March 10, 2025, 2:49pm
For our Villains Bracket week, a few Lit Hub staffers wrote a little bit on their favorite villain from our initial group of 64. Here’s Drew on Randall Flagg from Stephen King’s work.
“The man in black fled across the desert, and the gunslinger followed.” Say thankee, there are few sentences, opening or otherwise, that will live as strongly in my mind until the end of time as that one. The gunslinger, of course, is Roland Deschain—but who is the man in black? Walter o’Dim, they call him, or Marten Broadcloak, but really he is Randall Flagg (or any number of RF permutations) and he is Stephen King’s great villain.
More than that, he’s the lynchpin across King’s multiverse, perhaps even more so than the Dark Tower itself. He is the primary antagonist of The Stand, the central evil of that book and a repellent one for certain, but it is his turn across The Dark Tower series that makes him truly memorable. Willing for a conversation, always with a trick or three in mind, a schemer and a dreamer and a villain through a through. A wizard, a necromancer, the chief agent of the Crimson King, an entity somehow encapsulating aspects of villains from Moriarty to Blofeld but walking in a distinctly American shape regardless of the time or place.
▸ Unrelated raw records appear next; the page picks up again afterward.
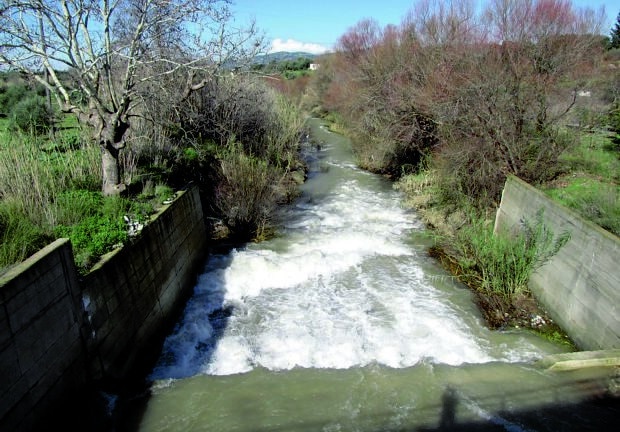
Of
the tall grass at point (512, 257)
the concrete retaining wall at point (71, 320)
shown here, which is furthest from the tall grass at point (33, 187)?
the tall grass at point (512, 257)

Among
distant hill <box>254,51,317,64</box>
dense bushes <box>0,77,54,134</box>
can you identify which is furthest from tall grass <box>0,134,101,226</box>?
distant hill <box>254,51,317,64</box>

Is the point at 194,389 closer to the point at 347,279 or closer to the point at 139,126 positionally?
the point at 347,279

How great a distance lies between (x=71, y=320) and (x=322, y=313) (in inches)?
176

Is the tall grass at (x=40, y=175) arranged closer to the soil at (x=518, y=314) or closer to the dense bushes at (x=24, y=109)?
the dense bushes at (x=24, y=109)

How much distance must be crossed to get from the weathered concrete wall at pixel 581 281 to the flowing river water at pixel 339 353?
72 centimetres

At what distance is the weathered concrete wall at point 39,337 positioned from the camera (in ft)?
12.0

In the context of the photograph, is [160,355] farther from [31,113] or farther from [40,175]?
[31,113]

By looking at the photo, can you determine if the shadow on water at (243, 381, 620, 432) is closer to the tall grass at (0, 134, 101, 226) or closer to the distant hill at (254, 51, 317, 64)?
the tall grass at (0, 134, 101, 226)

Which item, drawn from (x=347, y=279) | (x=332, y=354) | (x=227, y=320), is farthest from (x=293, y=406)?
(x=347, y=279)

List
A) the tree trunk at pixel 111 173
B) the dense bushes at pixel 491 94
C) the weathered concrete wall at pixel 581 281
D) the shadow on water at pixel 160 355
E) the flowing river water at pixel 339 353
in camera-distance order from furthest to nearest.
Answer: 1. the dense bushes at pixel 491 94
2. the tree trunk at pixel 111 173
3. the weathered concrete wall at pixel 581 281
4. the flowing river water at pixel 339 353
5. the shadow on water at pixel 160 355

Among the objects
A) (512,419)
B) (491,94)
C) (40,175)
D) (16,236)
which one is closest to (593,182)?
(491,94)

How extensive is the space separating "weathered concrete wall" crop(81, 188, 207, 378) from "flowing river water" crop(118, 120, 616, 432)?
53cm

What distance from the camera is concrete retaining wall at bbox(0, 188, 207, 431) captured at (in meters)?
3.74

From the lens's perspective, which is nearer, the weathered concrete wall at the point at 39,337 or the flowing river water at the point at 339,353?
the weathered concrete wall at the point at 39,337
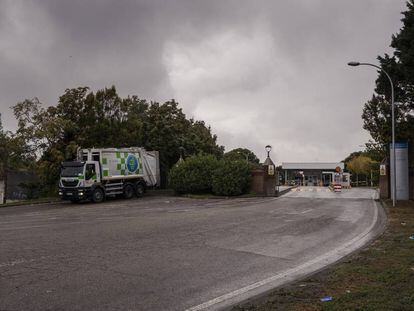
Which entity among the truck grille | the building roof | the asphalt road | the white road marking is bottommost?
the white road marking

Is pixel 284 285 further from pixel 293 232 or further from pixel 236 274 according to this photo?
pixel 293 232

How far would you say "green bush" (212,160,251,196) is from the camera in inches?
1346

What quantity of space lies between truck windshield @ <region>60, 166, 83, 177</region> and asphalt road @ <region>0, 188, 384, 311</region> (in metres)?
12.6

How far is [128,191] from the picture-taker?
32656 mm

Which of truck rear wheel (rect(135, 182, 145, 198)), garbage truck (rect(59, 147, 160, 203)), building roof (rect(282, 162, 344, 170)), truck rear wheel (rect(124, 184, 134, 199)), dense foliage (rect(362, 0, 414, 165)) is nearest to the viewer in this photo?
dense foliage (rect(362, 0, 414, 165))

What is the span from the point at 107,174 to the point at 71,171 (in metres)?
2.73

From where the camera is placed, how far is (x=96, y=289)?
22.0 ft

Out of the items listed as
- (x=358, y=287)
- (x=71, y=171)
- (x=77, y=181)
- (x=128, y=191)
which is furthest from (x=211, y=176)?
(x=358, y=287)

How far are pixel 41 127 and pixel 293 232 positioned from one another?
23.3 meters

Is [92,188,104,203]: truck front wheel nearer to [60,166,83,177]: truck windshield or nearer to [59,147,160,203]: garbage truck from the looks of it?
[59,147,160,203]: garbage truck

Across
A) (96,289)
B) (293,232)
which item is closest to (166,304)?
(96,289)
The way King describes first thinking of him, “this guy in cowboy boots who moved around on the roads, mostly hitchhiking at night, always wore jeans and a denim jacket,” has been splashed across American speculative fiction ever since—and though good often triumphs in King’s work, Flagg’s own eternal recurrence reminds the reader (as so many of the best villains do) that the darkness keeps coming back in new and different forms. After all, ka is a wheel.